• **Exercise requirements**: Copy out word for word everything from the beginning of the data down through the line containing "What is the value for México empleo informal".

Slide chart reasoning data
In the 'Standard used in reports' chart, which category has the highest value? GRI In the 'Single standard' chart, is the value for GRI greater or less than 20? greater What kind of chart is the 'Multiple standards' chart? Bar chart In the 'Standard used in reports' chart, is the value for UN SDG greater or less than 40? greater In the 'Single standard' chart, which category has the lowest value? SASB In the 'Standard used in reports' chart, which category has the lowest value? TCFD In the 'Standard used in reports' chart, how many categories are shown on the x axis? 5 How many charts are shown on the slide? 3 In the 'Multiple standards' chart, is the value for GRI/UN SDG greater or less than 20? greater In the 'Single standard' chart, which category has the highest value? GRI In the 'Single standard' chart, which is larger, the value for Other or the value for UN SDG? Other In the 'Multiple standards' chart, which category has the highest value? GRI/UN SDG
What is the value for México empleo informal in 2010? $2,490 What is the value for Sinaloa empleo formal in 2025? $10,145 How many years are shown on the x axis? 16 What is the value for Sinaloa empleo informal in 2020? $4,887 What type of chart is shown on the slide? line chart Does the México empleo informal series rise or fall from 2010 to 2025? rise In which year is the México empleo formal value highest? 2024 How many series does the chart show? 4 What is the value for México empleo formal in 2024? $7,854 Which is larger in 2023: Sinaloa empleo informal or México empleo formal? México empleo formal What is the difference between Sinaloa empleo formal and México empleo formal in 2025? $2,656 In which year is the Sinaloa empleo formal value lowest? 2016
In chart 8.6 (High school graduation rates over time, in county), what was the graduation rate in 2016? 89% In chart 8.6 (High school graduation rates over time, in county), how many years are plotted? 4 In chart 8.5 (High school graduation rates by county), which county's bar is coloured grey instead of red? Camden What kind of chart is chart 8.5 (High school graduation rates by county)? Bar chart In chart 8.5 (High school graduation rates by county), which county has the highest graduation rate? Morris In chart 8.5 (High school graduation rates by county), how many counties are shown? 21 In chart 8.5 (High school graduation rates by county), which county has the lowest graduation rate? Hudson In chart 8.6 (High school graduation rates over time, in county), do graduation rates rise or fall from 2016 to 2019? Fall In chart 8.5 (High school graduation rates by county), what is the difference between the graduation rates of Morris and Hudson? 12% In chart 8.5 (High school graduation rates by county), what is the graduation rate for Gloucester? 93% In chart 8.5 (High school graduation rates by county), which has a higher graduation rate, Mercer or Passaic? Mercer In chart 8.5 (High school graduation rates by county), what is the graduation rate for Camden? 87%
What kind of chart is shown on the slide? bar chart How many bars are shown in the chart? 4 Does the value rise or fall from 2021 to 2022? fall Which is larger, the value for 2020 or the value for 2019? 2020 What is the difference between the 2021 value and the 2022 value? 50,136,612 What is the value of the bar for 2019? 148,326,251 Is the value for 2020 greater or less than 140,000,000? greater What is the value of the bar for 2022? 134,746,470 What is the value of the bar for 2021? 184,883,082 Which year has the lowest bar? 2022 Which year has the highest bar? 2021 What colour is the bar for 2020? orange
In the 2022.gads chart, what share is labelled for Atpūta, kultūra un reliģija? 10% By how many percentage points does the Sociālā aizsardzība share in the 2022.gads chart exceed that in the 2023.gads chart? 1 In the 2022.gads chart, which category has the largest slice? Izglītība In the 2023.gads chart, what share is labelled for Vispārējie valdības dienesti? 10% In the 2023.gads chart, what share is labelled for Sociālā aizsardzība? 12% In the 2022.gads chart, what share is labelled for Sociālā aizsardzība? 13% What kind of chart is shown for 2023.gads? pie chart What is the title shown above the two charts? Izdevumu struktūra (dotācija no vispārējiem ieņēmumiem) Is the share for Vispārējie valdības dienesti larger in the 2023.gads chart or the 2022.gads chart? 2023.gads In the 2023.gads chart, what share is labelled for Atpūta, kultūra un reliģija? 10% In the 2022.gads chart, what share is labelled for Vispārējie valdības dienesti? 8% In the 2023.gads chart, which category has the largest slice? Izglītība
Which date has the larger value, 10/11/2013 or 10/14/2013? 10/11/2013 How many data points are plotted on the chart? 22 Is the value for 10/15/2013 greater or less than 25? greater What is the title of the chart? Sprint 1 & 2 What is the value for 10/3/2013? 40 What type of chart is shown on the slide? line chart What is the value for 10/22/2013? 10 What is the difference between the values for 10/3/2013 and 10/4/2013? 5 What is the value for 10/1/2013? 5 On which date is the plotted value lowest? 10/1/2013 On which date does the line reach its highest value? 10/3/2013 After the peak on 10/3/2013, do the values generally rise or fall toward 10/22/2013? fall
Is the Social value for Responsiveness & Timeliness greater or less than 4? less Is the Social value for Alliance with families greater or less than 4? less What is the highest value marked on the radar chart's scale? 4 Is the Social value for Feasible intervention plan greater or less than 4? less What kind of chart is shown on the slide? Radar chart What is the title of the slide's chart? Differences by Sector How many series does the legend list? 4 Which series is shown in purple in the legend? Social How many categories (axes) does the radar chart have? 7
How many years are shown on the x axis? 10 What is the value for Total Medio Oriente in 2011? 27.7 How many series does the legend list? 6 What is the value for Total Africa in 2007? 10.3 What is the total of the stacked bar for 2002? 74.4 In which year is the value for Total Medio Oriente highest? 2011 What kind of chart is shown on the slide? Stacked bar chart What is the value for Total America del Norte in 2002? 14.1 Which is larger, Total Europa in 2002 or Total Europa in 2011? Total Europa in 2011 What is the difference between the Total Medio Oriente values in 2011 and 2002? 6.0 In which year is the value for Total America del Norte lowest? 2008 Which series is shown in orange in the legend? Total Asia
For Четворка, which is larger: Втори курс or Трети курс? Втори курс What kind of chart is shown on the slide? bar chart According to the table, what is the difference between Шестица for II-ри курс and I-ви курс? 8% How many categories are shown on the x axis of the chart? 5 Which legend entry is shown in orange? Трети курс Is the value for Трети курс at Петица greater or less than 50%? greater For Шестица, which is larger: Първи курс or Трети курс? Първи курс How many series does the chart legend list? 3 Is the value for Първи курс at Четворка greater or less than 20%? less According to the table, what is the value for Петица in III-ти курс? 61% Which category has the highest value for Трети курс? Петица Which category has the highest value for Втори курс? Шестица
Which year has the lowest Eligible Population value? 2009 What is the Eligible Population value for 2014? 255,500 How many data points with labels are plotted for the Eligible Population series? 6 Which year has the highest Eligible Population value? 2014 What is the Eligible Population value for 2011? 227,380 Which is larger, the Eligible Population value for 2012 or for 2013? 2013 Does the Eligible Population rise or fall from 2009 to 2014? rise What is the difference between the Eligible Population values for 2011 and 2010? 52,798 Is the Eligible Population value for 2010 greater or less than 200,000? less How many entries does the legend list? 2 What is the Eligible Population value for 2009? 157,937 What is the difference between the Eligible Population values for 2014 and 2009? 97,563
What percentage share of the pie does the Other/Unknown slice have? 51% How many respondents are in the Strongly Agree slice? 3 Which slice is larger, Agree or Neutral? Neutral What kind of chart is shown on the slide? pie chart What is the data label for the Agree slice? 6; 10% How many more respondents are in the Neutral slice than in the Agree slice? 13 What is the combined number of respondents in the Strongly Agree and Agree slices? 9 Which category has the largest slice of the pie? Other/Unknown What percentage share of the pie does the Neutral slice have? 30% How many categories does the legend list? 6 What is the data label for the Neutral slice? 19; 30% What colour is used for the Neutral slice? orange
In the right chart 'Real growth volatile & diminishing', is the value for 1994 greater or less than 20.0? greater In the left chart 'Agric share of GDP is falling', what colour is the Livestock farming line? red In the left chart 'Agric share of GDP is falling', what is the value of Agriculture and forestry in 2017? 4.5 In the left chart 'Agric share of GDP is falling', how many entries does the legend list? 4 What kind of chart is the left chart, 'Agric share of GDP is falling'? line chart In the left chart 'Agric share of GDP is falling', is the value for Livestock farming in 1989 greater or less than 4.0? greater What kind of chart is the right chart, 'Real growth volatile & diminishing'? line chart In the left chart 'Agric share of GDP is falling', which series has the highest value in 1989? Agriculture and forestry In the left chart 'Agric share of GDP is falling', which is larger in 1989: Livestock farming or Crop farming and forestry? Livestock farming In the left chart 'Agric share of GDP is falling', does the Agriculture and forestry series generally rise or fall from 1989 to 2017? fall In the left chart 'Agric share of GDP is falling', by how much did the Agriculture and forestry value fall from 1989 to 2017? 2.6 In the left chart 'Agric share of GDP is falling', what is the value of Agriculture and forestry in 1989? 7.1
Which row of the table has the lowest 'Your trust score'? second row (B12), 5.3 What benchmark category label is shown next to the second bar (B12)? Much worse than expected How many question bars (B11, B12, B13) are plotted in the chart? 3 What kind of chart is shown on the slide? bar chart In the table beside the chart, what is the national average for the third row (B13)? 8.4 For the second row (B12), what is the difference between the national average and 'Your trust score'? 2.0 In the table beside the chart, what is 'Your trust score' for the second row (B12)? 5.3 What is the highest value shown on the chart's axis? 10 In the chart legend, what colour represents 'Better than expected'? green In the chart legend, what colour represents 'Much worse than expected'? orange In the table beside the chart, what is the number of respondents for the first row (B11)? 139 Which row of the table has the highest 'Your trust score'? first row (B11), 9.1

• **Solved exercise**:
In the 'Standard used in reports' chart, which category has the highest value? GRI In the 'Single standard' chart, is the value for GRI greater or less than 20? greater What kind of chart is the 'Multiple standards' chart? Bar chart In the 'Standard used in reports' chart, is the value for UN SDG greater or less than 40? greater In the 'Single standard' chart, which category has the lowest value? SASB In the 'Standard used in reports' chart, which category has the lowest value? TCFD In the 'Standard used in reports' chart, how many categories are shown on the x axis? 5 How many charts are shown on the slide? 3 In the 'Multiple standards' chart, is the value for GRI/UN SDG greater or less than 20? greater In the 'Single standard' chart, which category has the highest value? GRI In the 'Single standard' chart, which is larger, the value for Other or the value for UN SDG? Other In the 'Multiple standards' chart, which category has the highest value? GRI/UN SDG
What is the value for México empleo informal in 2010? $2,490 What is the value for Sinaloa empleo formal in 2025? $10,145 How many years are shown on the x axis? 16 What is the value for Sinaloa empleo informal in 2020? $4,887 What type of chart is shown on the slide? line chart Does the México empleo informal series rise or fall from 2010 to 2025? rise In which year is the México empleo formal value highest? 2024 How many series does the chart show? 4 What is the value for México empleo formal in 2024? $7,854 Which is larger in 2023: Sinaloa empleo informal or México empleo formal? México empleo formal What is the difference between Sinaloa empleo formal and México empleo formal in 2025? $2,656 In which year is the Sinaloa empleo formal value lowest? 2016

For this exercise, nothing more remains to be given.